(Dataset entries)

····················

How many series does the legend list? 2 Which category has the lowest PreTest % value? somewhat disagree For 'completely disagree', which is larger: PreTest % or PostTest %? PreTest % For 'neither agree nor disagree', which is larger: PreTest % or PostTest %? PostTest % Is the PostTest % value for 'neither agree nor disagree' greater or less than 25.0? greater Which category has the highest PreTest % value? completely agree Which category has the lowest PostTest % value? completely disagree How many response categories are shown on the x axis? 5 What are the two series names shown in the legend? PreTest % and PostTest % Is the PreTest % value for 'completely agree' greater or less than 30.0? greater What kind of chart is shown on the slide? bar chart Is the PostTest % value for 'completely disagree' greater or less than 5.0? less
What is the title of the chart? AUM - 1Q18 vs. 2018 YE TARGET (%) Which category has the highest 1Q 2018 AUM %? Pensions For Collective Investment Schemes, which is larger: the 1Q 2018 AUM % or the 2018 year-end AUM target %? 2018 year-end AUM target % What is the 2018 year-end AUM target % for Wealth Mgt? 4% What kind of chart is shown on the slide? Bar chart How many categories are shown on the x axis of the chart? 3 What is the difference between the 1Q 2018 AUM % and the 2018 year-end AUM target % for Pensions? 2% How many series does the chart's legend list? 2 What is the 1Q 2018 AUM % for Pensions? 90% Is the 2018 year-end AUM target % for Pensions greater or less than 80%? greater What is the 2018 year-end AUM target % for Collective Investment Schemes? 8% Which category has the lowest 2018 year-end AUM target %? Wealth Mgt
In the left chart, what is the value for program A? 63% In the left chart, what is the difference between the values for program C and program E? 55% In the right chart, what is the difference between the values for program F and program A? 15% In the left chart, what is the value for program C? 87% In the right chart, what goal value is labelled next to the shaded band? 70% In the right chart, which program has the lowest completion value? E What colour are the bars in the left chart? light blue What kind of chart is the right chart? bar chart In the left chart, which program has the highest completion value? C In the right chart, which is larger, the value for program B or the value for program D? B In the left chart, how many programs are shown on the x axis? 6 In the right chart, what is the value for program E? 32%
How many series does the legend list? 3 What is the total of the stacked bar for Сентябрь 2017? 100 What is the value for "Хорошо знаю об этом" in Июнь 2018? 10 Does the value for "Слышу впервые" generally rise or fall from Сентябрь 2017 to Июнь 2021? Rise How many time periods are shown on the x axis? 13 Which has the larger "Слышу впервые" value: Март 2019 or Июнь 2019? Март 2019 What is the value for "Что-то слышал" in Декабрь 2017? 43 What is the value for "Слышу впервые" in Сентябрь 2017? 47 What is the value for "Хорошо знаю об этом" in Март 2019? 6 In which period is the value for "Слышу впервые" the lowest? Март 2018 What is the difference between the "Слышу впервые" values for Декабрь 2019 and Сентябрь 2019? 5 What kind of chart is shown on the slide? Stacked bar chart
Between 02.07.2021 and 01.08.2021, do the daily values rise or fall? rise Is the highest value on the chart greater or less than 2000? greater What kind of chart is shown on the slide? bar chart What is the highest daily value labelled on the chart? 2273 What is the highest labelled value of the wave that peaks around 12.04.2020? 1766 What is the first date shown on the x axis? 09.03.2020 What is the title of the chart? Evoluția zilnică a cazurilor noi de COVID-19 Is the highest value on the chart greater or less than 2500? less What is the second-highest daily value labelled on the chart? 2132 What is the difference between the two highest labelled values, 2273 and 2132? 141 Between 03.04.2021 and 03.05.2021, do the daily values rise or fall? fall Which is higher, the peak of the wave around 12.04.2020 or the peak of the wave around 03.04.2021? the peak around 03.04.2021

····················

- EXERCISE DETAILS
Select every row above that contains the word "fall" and copy each of those rows in full.

- EXERCISE RESULT
How many series does the legend list? 3 What is the total of the stacked bar for Сентябрь 2017? 100 What is the value for "Хорошо знаю об этом" in Июнь 2018? 10 Does the value for "Слышу впервые" generally rise or fall from Сентябрь 2017 to Июнь 2021? Rise How many time periods are shown on the x axis? 13 Which has the larger "Слышу впервые" value: Март 2019 or Июнь 2019? Март 2019 What is the value for "Что-то слышал" in Декабрь 2017? 43 What is the value for "Слышу впервые" in Сентябрь 2017? 47 What is the value for "Хорошо знаю об этом" in Март 2019? 6 In which period is the value for "Слышу впервые" the lowest? Март 2018 What is the difference between the "Слышу впервые" values for Декабрь 2019 and Сентябрь 2019? 5 What kind of chart is shown on the slide? Stacked bar chart
Between 02.07.2021 and 01.08.2021, do the daily values rise or fall? rise Is the highest value on the chart greater or less than 2000? greater What kind of chart is shown on the slide? bar chart What is the highest daily value labelled on the chart? 2273 What is the highest labelled value of the wave that peaks around 12.04.2020? 1766 What is the first date shown on the x axis? 09.03.2020 What is the title of the chart? Evoluția zilnică a cazurilor noi de COVID-19 Is the highest value on the chart greater or less than 2500? less What is the second-highest daily value labelled on the chart? 2132 What is the difference between the two highest labelled values, 2273 and 2132? 141 Between 03.04.2021 and 03.05.2021, do the daily values rise or fall? fall Which is higher, the peak of the wave around 12.04.2020 or the peak of the wave around 03.04.2021? the peak around 03.04.2021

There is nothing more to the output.